E’ di questi giorni la proposta di estendere a luglio la possibilità di svolgere lezioni di recupero per ovviare ai probabili ritardi di apprendimento e comprensione degli studenti.
Ancora una volta, nell’emergenza, si risponde con provvedimenti meccanici di promettente tamponamento, mentre il problema vero resta costantemente nell’ombra: come gestire correttamente il piano delle lezioni in digitale?
Ciò che appare paradossale della situazione (e che non lo è affatto, se si considera la storia del digitale in Italia) è che siamo già da anni in presenza (sic! …ironia del linguaggio!) di chiari interventi normativi (6) che hanno liberato il campo a trasformazioni radicali dello scenario formativo.
Ad esempio i famosi ‘programmi’ che tanto ricorrono nelle ansie e nelle cure dei docenti, che se ne sentono depositari e responsabili, sono stati trasformati in più riprese in ampi ‘percorsi disciplinari’: notevoli quindi sarebbero stati i margini di libertà nell’articolazione interna e nella conduzione disciplinare.
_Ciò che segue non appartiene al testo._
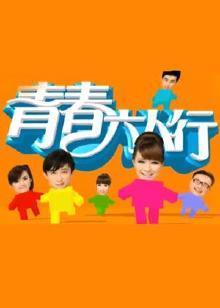 青春六人行(国产剧)
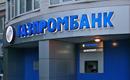 Газпромбанк может провести IPO на лондонской бирже – Газета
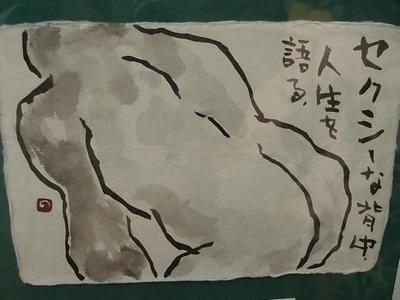 takeuchinobuko04.jpg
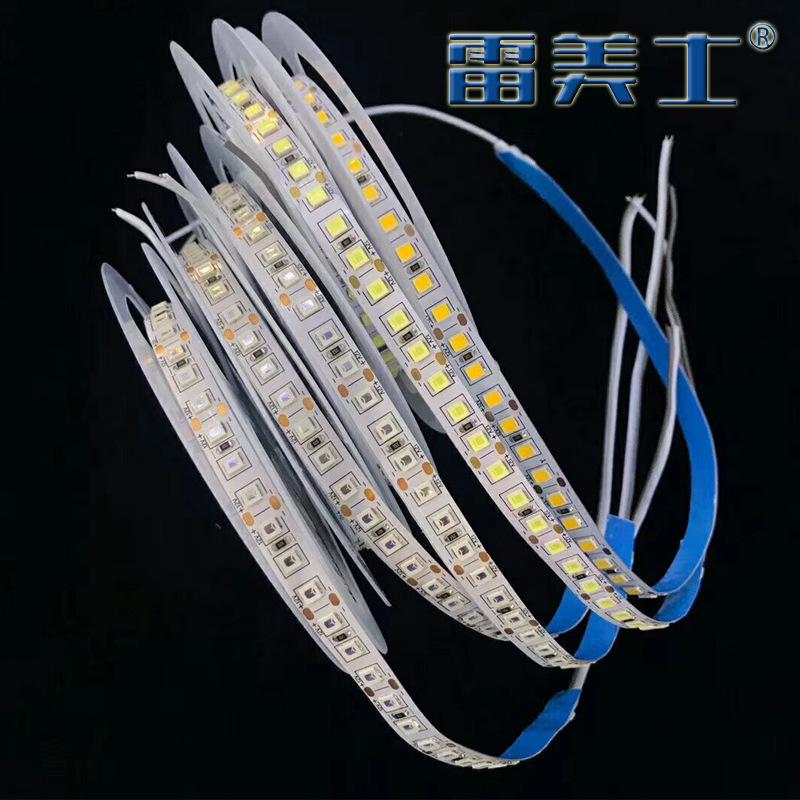 LEIMEISHI Lamp belt 2835led soft light bar cabinet light low voltage 12V soft light belt high bright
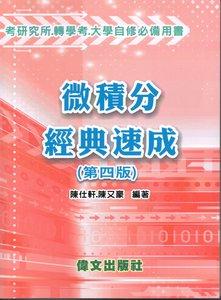 微積分經典速成, 4/e-cover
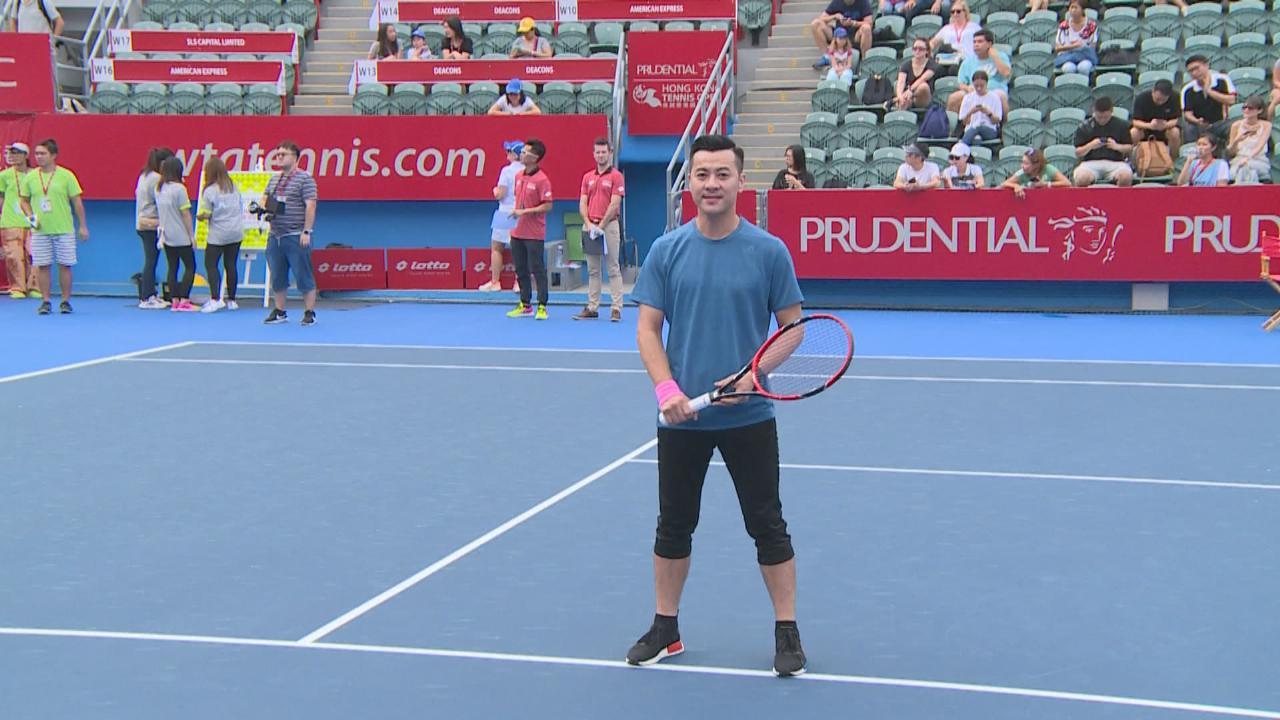 (國語)梁漢文主持網球賽開球禮 透露從小鍾情打網球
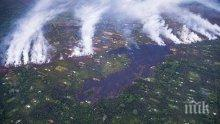Изригналият вулкан на Хаваите застрашава електроцентрала, очаква се евакуация
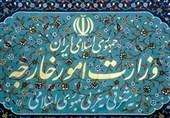 İran Dışişlerinden Kaçırılan İranlı Askerlere İlişkin Açıklama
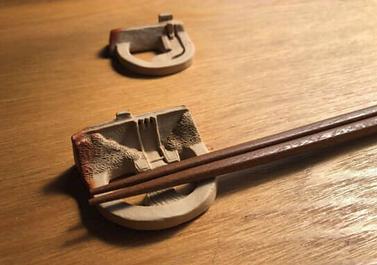 藤吉窯箸置き.PNG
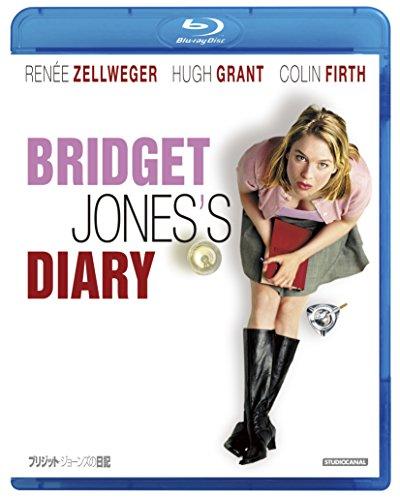 ブリジット・ジョーンズの日記 [Blu-ray]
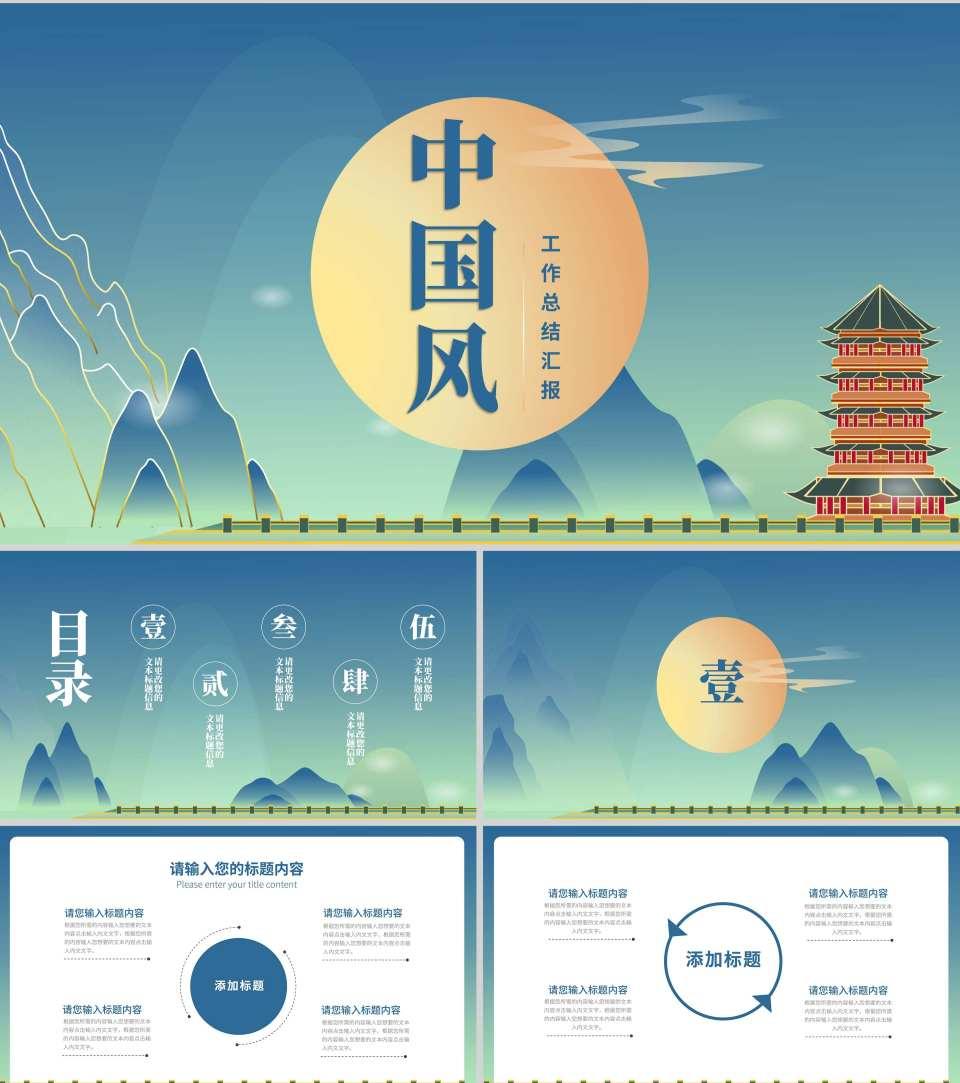 蓝色中国风远山工作总结PPT模板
Linee guida particolari sono ormai definite ormai in autonomia locale dagli stessi Istituti secondo le indicazioni ministeriali, ma aperte alle sperimentazioni mediante approvazione dei famosi Piani Triennali dell’Offerta Formativa (PTOF) (7) da parte del Collegio dei Docenti.
Questo senza tener conto che la valutazione dell’efficienza del nostro sistema scolastico nella situazione abituale già da anni e senza Covid viene sintetizzata in ragione di disagio, recuperi, qualità dell’istruzione, abbandoni e dispersione, come una ‘emergenza educativa’ (8).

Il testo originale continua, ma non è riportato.